* **Bereitgestellter Auszug**

--------

Russland hat einen erfolgreichen Test der Interkontinentalrakete Sarmat durchgeführt. Das berichtete die russische Nachrichtenagentur TASS unter Berufung auf den Kommandeur der strategischen Raketentruppen, Sergej Karakajew, der Präsident Wladimir Putin über den Test informierte. Laut der Nachrichtenagentur AP fand der Test am Dienstag statt.
Karakajew erklärte laut TASS, der Test bestätige die geplanten Eigenschaften des Systems. Das erste mit Sarmat ausgerüstete Raketenregiment solle bis Ende 2026 in der Region Krasnojarsk in den Dienst gestellt werden. Die Rakete soll das aus sowjetischer Produktion stammende System Wojewoda ablösen und dieses bei Reichweite, Nutzlast und Startbereitschaft übertreffen.

--------

[Daten zum Grounding referenzieller Ausdrücke]
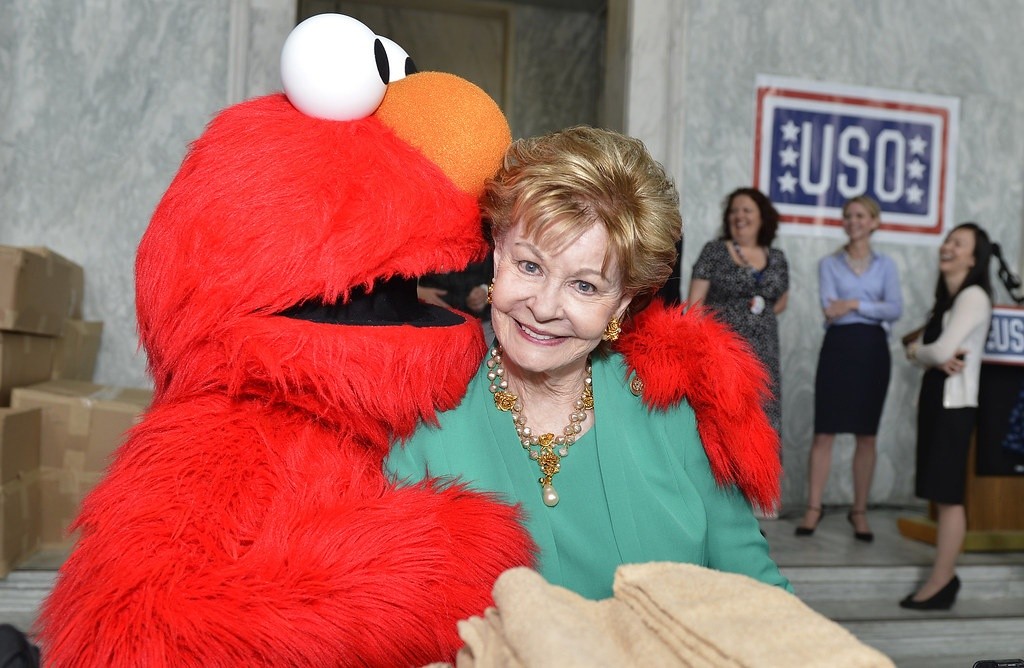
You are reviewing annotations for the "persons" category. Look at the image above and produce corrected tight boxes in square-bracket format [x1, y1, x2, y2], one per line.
[793, 196, 903, 544]
[687, 187, 791, 536]
[898, 223, 993, 610]
[383, 126, 796, 595]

--------

* **Aufgabenbeschreibung**
Wo und bis wann soll laut dem Bericht über den Sarmat-Test das erste mit Sarmat ausgerüstete Raketenregiment in Dienst gestellt werden? Bitte antworten Sie in einem Satz.

* **Erledigte Aufgabe**
Das Regiment soll bis Ende 2026 in der Region Krasnojarsk in Dienst gestellt werden.